Dougie Cameron

Personal information
- Full name: Douglas Cameron
- Date of birth: 8 February 1983 (age 43)
- Place of birth: Dundee, Scotland
- Height: 1.78 m (5 ft 10 in)
- Position: Midfielder

Team information
- Current team: Carnoustie pamnure (manager)

Youth career
- 2000–2002: Dundee

Senior career*
- Years: Team / Apps / (Gls)
- 2002–2004: Dundee / 11 / (0)
- 2002–2003: → Peterhead (loan) / 27 / (1)
- 2004–2005: → Forfar Athletic (loan) / 5 / (0)
- 2005–2007: Peterhead / 83 / (11)
- 2007–2009: East Fife / 72 / (10)
- 2009–2010: Peterhead / 14 / (1)
- 2010: Sunshine George Cross / 14 / (1)
- 2010–2012: Montrose / 60 / (4)
- 2012–2013: Ballingry Rovers
- 2013: Broughty Athletic
- Total:  / 286 / (28)

= Dougie Cameron =

Scottish footballer (born 1983)

Douglas Cameron (born 8 February 1983) is a Scottish retired professional footballer.

==Career==
Cameron started his senior career with Dundee, for whom he made eleven appearances in the Scottish Premier League.

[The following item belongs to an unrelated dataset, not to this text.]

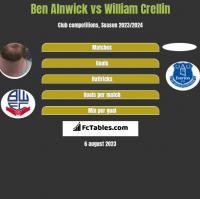 Ben Alnwick vs William Crellin h2h player stats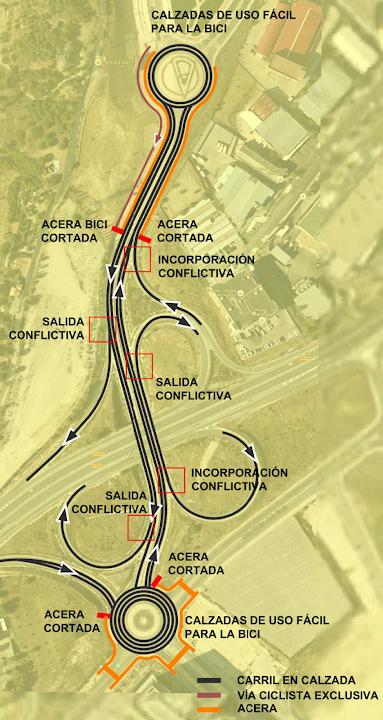 Alcobendas - Las Tablas. Situación actual en detalle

He subsequently played for a few Scottish Football League clubs, including Peterhead and East Fife. In January 2010, he was released by Peterhead to allow him to take up an opportunity to play football in Australia. Cameron returned to Scotland later that year, and signed for Montrose in October. He left Montrose in 2012, and has since played in junior football for Ballingry Rovers and Broughty Athletic.